▶ _DOCUMENT SECTION_:

How does "An Edible History" fit in with "A History of the World in 6 Glasses"?

I was on tour for the drinks book, and my wife said, "You're gonna do food next, right?"

The history of food is actually a much more serious story. The drinks book is quite frivolous: It says each era has a dominant drink, and each drink didn't do much more than reflect what is already going on. I'm not really saying that drinks changed the world.

There's a contrarian streak to this book: You argue that crops are less natural than we think, and you see contradictions in the locavore movement.

What I'm trying to do is take a level-headed view of our food culture, and some of that ends up not agreeing with the food fads of the moment.

They're rather like fundamentalist religions. The people who say we need only biotechnology, or only organic food, or only local food -- I don't think are right. The trick is to work out when we should use one and when the other.

Your book appears at a time when there are a lot of serious books about food.

I divide the other books into two categories: The kind that looks at a particular single food -- the fish or the potato -- and the kind that looks at a particular cuisine or eating custom. "How Southern cooking got to be the way it is"; there's also a very good history of curry.

But that's about how history has influenced food, and I'm more interested in how food has influenced history.

A lot of medieval and Renaissance history was driven by the spice route. How did it become so world-changing?

▶ _PROVIDED DATA_:
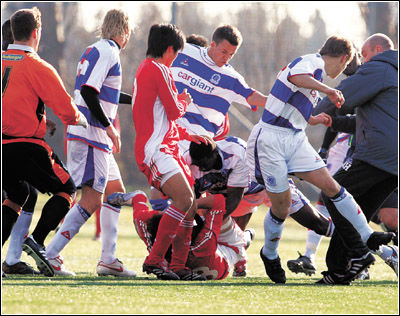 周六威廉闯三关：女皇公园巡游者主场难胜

▶ _ABOUT THIS TASK_:
In the interview about food history, what two categories of other food books does the interviewee describe? The data has nothing to do with the interview.

▶ _RESULT OF THE EXERCISE_:
Books that look at a particular single food, and books that look at a particular cuisine or eating custom.